= Bud Grant (broadcaster) =

American television executive (1932–2011)

B. Donald "Bud" Grant (February 7, 1932 – July 1, 2011) was an American television executive. He originally started his career at NBC in 1956, and stayed there until 1972, when he joined CBS, and known for resurrecting game shows on the daytime lineup after a four-year absence since 1968, such as The Price Is Right. He served as the President of CBS Entertainment from 1980 until 1987. He was credited with spearheading 1980s CBS shows such as Newhart and Murder, She Wrote.

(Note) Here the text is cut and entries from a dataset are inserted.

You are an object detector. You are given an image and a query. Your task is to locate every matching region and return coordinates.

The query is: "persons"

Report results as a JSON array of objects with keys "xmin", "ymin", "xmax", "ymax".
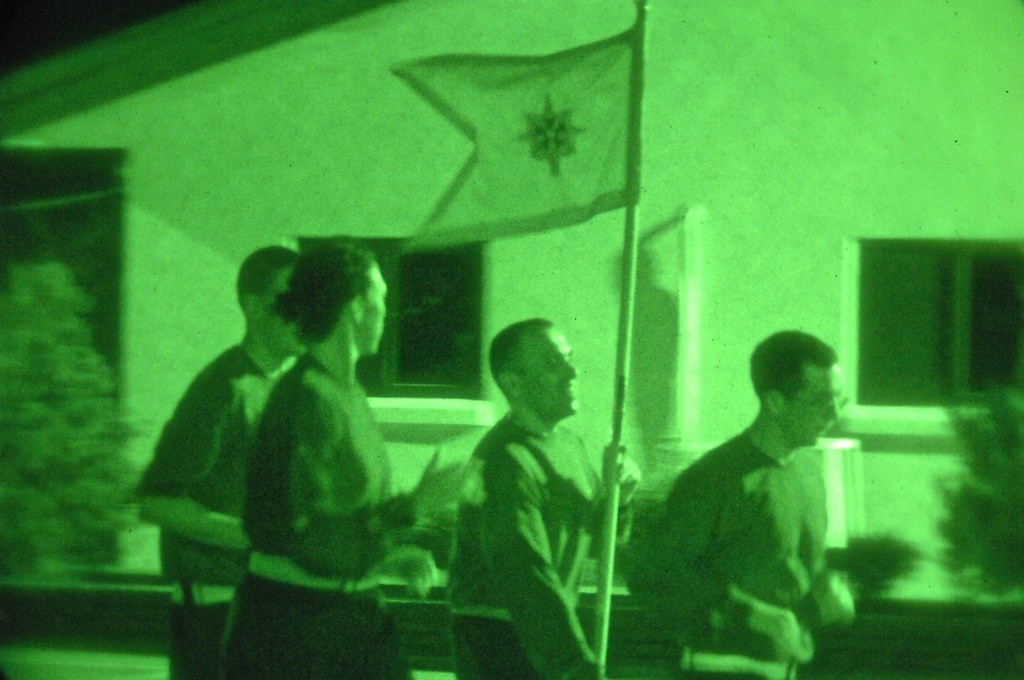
[
  {"xmin": 441, "ymin": 303, "xmax": 641, "ymax": 680},
  {"xmin": 618, "ymin": 328, "xmax": 863, "ymax": 678},
  {"xmin": 138, "ymin": 245, "xmax": 309, "ymax": 678},
  {"xmin": 220, "ymin": 237, "xmax": 482, "ymax": 680}
]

Grant was born in Baltimore, Maryland, and earned a Bachelor of Science in business from Johns Hopkins University. He served from 1953 to 1955 in the U.S. Coast Guard.

Grant left CBS in 1987 and founded his own production company, Bud Grant Productions, with an exclusive deal with CBS. He would later form Grant/Tribune Productions in 1988, which produced for Tribune Broadcasting and Walt Disney Studios, which signed in 1992. There, he produced the television series, Sydney and Cutters for CBS. In 1993, Grant split off from Tribune and reverted to the Bud Grant Productions name, and later that year, the company signed a deal with Warner Bros. Television under Les Moonves' watch. He later formed Third Coast Entertainment, and it was involved in a failed television biopic that sued Priscilla Presley.

Grant died in Newport Beach, California, on July 1, 2011.